┌─ Excerpted data

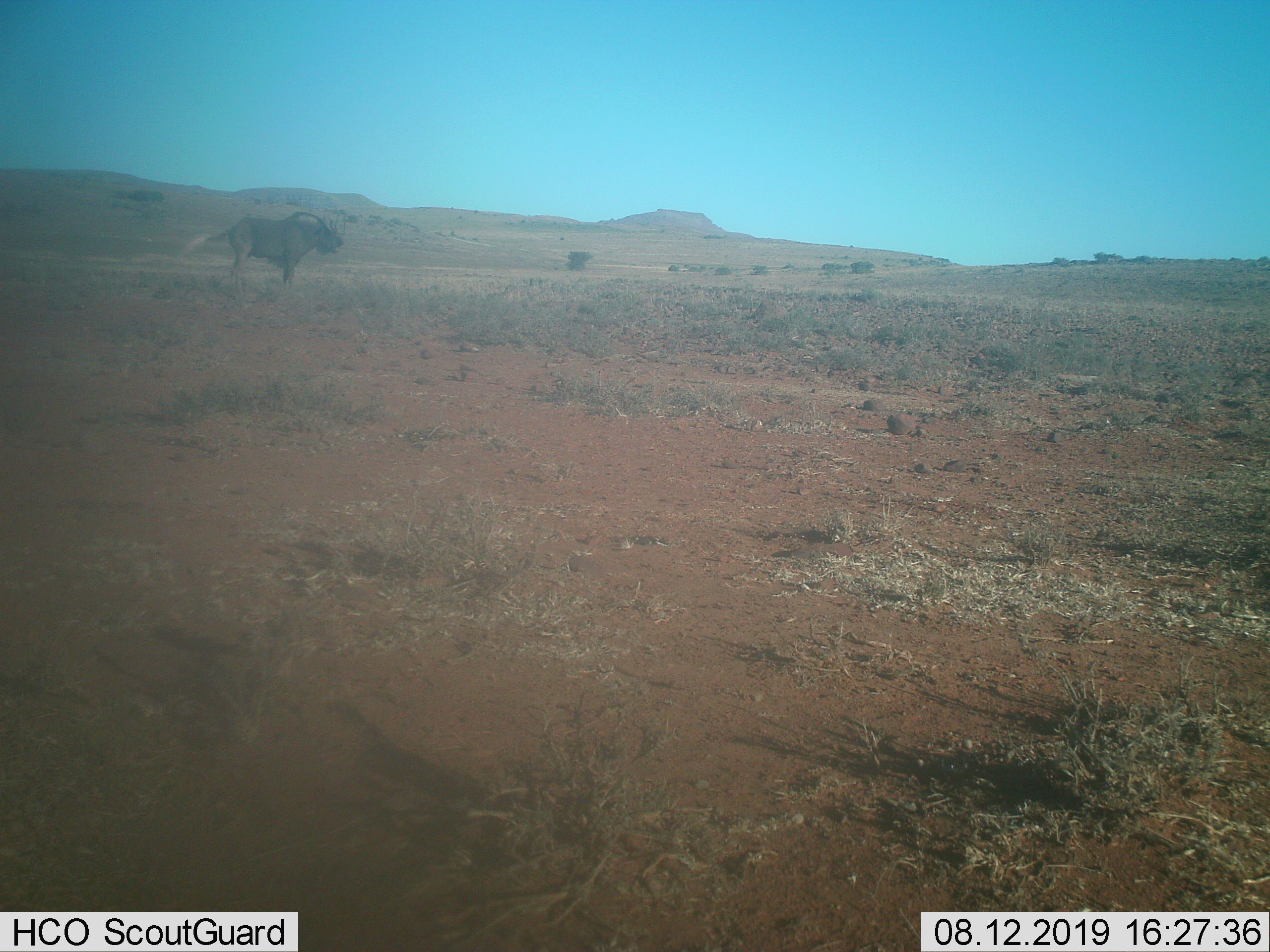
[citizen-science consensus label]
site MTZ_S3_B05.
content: unidentified animal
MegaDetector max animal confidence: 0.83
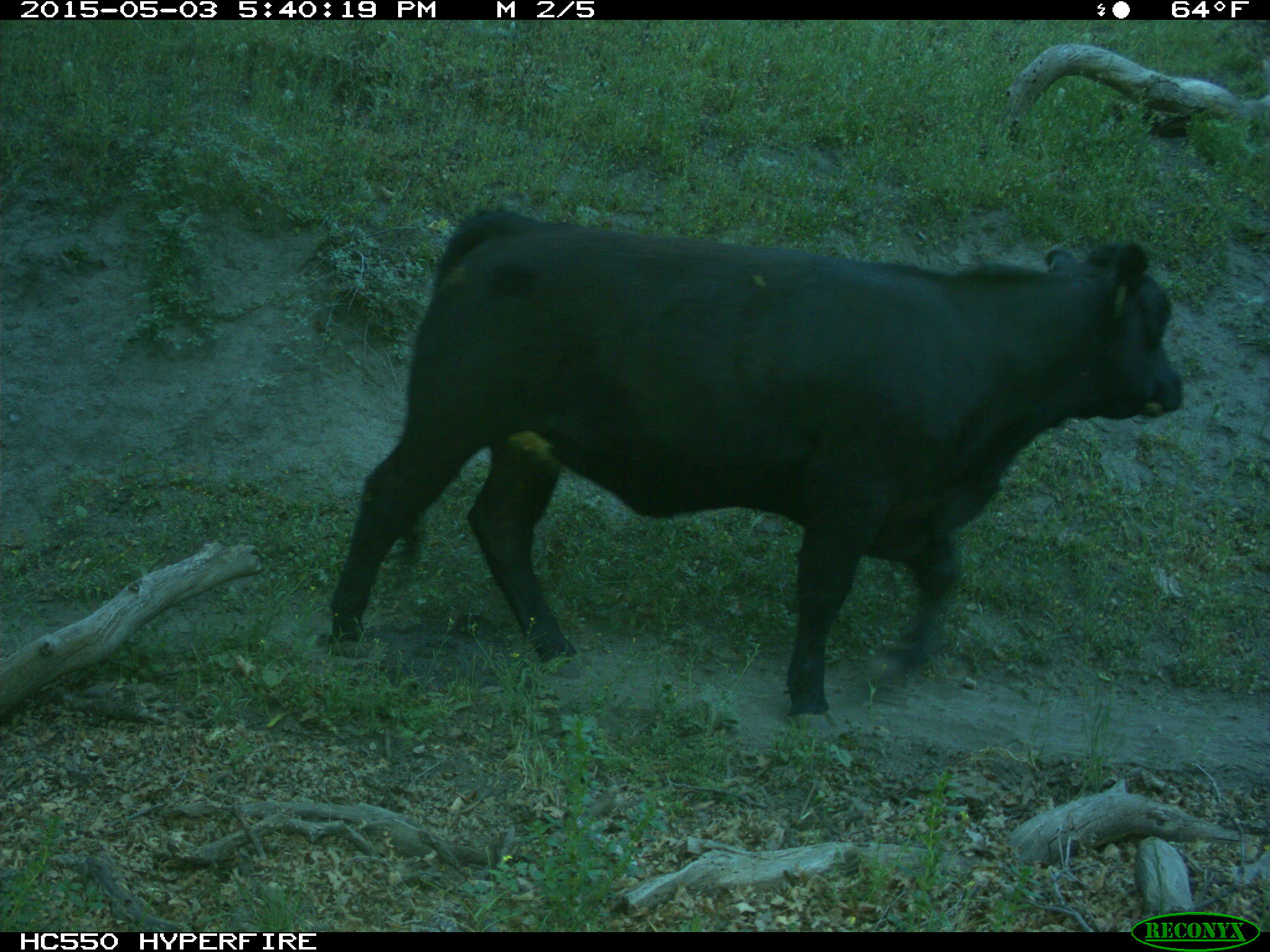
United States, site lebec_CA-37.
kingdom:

└─

▸ **What to work on**:
Using the records above, copy every line that has the word "animal" in it.

▸ **Final answer**:
content: unidentified animal
MegaDetector max animal confidence: 0.83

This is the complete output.